(Passage Opens)

Maybe, just maybe, this is more of a sacred cow situation. Maybe, just maybe, as Greg Egan speculated in his short story ‘Silver Fire’, there’s conservation of belief – our monkey brains require some sort of metaphysical belief system, and the decline of christianity and marxism led inexorably to the rise of a new cult – one of anti-racism, white guilt and black bodies

Egan wasn’t *that* prescient – although he’s probably right about the conservation of belief, he thought decline of xtianity would lead to a revival of paganism.
Writing was on the wall back then. Perhaps had he been born in Alabama..

No shade on Arthur though: a man’s gotta eat, and making religious art is a perfectly normal thing for an artist to do.

Last edited 1 year ago by R.B.
Patera Quetzal
Guest
Patera Quetzal
1 year ago
Reply to  R.B.

God forbid a science fiction conference hosts a discussion on the black experience in America; a wantonly prejudicial act which in one fell swoop discards the centuries of brutal oppression, subjugation, and hatred perpetuated to this day on minority peoples (and particularly BIPOC) in the West.

May god help us that you traveled by airplane with your partner to attend such a conference. The US military, as well as a handful of celebrities and billionaires, with their hyper-disproportionate contribution to climate change, are but farts in a hurricane compared to our beloved working class scientist-turned-sci-fi-authors carbon footprint (a concept which, by the way, is a convenient PR scheme cooked up by British Petroleum to shift blame for climate change to individuals, and away from the systemic and purposeful wholesale for-profit destruction of life on our planet that it is).

How hypocritical of you to speak out against unjust systems while simultaneously participating in them, despite having no materially different options? If only you traveled by the high speed solar powered train which doesn’t exist because it’s not profitable, we would not be in this situation.

(Passage Closes)
(Data records Opens)

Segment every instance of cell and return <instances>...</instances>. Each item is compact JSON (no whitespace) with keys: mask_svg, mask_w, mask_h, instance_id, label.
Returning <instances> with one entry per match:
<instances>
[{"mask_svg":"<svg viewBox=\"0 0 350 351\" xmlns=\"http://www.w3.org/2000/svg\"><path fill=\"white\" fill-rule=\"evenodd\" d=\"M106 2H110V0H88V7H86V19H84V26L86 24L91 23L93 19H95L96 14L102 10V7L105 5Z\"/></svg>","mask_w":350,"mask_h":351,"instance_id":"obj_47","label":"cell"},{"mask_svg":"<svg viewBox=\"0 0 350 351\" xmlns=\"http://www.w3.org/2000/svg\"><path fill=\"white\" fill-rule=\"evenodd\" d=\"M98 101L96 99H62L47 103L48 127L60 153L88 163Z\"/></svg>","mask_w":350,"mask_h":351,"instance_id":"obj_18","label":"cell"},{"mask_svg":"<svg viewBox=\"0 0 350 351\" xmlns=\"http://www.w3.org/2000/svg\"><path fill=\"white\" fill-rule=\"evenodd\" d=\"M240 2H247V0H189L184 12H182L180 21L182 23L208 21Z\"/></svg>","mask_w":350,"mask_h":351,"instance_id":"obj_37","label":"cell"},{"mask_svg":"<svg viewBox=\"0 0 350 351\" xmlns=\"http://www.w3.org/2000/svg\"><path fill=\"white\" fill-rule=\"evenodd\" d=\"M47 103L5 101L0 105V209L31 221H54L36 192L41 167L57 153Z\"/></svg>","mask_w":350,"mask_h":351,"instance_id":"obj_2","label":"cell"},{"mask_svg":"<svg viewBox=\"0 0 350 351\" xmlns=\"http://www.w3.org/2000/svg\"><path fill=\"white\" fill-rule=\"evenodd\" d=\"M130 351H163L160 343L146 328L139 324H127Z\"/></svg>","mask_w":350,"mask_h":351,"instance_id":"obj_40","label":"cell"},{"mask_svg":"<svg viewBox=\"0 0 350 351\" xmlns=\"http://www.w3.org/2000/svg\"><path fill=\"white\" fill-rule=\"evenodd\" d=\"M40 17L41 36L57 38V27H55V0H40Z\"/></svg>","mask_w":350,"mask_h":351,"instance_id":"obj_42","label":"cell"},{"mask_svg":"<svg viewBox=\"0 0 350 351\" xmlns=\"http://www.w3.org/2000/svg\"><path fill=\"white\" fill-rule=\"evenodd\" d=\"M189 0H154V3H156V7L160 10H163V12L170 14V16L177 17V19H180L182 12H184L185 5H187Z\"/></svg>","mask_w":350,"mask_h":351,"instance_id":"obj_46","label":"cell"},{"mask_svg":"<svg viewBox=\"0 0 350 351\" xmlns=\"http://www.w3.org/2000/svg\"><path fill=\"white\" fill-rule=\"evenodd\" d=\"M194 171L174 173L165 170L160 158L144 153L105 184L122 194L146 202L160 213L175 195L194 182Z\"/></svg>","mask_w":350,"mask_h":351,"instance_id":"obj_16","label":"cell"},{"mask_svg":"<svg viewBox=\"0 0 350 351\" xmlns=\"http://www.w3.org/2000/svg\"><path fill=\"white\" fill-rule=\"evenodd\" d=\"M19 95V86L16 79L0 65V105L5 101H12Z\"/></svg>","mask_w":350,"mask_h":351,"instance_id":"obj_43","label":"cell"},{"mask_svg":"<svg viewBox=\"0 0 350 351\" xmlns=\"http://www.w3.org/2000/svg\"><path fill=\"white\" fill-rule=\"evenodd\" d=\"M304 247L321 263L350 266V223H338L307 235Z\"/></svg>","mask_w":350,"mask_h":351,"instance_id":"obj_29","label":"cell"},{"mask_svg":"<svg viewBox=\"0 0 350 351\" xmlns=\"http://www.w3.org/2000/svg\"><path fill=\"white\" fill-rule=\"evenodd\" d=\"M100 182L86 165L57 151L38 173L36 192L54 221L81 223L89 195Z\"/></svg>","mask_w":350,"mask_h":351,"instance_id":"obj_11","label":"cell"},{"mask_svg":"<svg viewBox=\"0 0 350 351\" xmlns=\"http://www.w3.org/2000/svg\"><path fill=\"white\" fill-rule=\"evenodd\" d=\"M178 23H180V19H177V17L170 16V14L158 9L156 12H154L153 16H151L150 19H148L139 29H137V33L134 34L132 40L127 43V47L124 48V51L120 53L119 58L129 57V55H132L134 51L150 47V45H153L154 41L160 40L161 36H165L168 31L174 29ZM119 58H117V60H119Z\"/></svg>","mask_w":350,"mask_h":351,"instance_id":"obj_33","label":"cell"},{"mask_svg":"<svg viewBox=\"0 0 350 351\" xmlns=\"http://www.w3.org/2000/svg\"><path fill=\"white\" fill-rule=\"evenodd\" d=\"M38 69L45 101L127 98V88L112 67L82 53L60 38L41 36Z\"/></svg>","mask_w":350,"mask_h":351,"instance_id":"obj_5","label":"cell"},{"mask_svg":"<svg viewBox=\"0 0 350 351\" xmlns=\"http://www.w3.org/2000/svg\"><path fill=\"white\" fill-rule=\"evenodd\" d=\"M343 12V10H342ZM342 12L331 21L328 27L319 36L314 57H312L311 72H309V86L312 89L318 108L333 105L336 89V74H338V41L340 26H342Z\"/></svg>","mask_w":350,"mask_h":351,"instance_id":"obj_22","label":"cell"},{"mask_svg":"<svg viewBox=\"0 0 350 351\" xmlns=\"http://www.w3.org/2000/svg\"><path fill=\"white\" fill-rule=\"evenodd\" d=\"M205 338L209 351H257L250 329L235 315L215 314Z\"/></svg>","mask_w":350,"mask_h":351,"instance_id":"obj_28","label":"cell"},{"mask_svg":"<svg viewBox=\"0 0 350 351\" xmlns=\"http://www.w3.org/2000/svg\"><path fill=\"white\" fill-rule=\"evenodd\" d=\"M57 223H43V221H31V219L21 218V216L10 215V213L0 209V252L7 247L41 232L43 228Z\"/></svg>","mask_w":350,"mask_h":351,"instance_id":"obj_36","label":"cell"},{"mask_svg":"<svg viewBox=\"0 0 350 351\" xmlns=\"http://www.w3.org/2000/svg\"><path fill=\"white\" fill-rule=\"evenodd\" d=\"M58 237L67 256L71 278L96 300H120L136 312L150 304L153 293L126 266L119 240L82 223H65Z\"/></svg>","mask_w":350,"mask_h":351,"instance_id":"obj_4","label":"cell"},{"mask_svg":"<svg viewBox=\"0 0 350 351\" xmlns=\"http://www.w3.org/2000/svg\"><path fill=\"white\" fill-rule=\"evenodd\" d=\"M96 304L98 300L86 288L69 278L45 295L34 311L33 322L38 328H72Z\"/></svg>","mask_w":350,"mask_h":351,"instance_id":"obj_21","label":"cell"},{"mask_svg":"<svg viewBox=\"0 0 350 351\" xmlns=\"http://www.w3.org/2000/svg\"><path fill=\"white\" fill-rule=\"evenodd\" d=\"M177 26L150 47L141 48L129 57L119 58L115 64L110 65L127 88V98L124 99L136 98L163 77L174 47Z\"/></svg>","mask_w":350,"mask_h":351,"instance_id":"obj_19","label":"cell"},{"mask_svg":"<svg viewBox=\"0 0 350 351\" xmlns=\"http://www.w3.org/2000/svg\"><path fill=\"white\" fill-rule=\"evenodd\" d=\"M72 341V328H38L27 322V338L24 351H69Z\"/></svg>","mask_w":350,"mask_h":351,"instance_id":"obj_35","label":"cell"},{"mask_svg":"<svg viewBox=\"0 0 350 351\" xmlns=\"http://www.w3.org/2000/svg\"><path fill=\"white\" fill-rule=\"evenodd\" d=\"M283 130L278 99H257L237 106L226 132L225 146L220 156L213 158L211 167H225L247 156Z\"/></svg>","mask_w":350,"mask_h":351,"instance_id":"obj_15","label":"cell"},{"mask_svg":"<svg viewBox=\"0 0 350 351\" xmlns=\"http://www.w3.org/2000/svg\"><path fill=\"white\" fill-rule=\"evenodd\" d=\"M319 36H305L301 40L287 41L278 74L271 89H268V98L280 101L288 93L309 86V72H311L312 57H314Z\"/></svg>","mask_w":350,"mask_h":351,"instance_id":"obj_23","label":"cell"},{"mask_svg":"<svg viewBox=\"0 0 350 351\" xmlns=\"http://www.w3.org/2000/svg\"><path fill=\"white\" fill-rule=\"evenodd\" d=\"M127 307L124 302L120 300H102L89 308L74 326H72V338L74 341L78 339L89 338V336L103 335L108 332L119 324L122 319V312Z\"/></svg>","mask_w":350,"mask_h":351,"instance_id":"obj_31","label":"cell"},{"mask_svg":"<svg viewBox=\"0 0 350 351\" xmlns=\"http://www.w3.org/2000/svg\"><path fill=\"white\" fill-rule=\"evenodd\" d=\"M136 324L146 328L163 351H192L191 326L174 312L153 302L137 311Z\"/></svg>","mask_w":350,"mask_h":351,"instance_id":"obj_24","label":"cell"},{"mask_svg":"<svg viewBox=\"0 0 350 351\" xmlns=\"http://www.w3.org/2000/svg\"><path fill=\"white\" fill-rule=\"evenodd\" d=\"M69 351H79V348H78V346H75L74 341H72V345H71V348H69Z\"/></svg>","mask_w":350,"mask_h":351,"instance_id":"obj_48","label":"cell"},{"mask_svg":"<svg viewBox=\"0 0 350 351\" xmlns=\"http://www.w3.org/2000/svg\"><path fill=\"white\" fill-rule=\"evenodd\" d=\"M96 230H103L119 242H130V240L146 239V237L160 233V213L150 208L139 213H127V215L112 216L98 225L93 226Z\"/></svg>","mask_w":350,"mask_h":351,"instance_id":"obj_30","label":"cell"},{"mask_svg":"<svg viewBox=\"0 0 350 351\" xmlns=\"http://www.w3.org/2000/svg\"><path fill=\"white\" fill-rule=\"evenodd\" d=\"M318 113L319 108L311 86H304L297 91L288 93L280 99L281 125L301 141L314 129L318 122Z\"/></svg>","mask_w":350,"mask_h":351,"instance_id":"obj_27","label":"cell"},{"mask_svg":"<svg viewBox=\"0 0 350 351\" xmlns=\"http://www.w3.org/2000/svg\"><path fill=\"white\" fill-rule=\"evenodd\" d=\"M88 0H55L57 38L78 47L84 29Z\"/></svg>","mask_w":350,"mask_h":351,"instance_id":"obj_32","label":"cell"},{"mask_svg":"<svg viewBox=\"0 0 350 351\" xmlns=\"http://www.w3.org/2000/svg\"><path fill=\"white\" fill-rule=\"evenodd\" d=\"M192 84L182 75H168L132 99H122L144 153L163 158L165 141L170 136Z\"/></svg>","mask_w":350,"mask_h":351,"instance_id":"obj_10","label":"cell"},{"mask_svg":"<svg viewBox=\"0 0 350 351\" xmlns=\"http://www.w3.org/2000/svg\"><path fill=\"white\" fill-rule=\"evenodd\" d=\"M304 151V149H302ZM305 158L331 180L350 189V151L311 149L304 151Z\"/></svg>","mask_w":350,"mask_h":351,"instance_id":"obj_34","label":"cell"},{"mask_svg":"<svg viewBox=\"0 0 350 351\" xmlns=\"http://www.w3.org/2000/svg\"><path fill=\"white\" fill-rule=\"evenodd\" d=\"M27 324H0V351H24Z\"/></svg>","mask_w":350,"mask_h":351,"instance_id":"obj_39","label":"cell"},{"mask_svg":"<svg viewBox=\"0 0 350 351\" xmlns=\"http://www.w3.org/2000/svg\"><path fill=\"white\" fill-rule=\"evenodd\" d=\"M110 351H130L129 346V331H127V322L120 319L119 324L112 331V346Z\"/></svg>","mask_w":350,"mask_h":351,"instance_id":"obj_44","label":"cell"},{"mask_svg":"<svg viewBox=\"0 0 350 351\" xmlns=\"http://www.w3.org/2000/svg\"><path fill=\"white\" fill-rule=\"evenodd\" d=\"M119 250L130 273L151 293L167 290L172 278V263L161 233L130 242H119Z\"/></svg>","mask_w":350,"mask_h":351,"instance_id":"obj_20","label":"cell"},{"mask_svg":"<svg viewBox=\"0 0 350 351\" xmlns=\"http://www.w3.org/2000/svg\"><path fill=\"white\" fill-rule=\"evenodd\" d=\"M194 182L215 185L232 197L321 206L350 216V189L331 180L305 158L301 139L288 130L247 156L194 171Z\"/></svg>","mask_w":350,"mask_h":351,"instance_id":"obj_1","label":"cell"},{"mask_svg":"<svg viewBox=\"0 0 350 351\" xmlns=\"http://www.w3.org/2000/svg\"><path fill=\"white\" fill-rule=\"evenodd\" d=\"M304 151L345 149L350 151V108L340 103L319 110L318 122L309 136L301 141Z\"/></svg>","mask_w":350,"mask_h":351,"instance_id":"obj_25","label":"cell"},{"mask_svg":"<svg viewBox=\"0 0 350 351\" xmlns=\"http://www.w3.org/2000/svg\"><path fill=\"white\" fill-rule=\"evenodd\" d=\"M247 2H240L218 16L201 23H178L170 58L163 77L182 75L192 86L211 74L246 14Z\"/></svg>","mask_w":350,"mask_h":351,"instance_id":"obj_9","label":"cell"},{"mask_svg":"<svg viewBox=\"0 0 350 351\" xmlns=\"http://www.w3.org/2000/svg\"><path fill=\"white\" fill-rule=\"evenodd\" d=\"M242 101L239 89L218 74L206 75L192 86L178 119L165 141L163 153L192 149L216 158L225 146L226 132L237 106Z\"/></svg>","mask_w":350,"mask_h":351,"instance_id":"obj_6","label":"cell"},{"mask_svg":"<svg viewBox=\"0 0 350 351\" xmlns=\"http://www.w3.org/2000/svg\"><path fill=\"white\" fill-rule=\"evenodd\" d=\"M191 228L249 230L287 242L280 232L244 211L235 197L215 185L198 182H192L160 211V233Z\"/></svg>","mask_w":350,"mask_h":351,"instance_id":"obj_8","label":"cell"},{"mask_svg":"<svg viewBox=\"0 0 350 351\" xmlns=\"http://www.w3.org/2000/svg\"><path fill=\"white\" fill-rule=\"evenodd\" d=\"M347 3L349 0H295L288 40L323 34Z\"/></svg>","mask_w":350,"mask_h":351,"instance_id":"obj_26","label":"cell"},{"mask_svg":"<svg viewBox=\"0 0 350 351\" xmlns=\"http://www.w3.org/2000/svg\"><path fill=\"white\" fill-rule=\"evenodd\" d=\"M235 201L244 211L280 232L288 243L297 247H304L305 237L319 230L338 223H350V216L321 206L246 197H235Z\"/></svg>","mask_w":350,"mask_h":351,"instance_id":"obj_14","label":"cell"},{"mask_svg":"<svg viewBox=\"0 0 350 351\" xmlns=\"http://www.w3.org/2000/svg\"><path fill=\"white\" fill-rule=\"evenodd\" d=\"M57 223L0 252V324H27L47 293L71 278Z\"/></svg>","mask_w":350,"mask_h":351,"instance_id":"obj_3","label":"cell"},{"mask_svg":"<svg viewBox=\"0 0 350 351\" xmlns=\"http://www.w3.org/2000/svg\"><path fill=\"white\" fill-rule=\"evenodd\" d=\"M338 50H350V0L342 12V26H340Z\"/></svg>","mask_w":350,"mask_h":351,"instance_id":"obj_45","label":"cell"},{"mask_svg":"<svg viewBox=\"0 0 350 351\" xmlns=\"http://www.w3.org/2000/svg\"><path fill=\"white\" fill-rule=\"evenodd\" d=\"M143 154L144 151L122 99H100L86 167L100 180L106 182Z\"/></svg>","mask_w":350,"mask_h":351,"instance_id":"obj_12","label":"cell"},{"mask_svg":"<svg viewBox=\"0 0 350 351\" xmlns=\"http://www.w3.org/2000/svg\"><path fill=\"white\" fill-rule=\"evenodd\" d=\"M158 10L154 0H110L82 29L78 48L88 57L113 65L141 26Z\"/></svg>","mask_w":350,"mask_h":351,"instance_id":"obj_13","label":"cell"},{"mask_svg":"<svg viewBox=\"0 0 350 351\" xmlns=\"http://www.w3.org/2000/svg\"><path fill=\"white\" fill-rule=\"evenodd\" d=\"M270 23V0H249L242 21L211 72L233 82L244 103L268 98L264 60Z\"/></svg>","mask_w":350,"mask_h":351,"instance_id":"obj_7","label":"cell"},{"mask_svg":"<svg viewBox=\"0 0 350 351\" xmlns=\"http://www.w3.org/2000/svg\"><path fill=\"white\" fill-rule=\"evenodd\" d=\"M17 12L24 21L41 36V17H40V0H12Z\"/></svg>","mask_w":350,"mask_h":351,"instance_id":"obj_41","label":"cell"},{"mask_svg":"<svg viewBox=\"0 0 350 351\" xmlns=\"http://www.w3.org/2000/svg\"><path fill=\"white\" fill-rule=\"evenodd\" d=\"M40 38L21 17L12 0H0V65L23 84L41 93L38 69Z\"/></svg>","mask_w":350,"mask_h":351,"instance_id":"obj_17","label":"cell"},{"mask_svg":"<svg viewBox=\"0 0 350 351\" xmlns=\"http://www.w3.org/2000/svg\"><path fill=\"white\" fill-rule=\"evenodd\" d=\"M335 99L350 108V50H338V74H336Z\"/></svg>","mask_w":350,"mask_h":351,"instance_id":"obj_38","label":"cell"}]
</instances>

(Data records Closes)

#### [Task instructions]
**1)** List every person the comment thread refers to by name or initials, giving each person once.
**2)** Echo the comment thread word for word, beginning at the words "No shade on" and stopping after "in the West.".

#### [Solutions to the exercise]
**1)** Greg Egan, Arthur, R.B., Patera Quetzal

**2)**
No shade on Arthur though: a man’s gotta eat, and making religious art is a perfectly normal thing for an artist to do.

Last edited 1 year ago by R.B.
Patera Quetzal
Guest
Patera Quetzal
1 year ago
Reply to  R.B.

God forbid a science fiction conference hosts a discussion on the black experience in America; a wantonly prejudicial act which in one fell swoop discards the centuries of brutal oppression, subjugation, and hatred perpetuated to this day on minority peoples (and particularly BIPOC) in the West.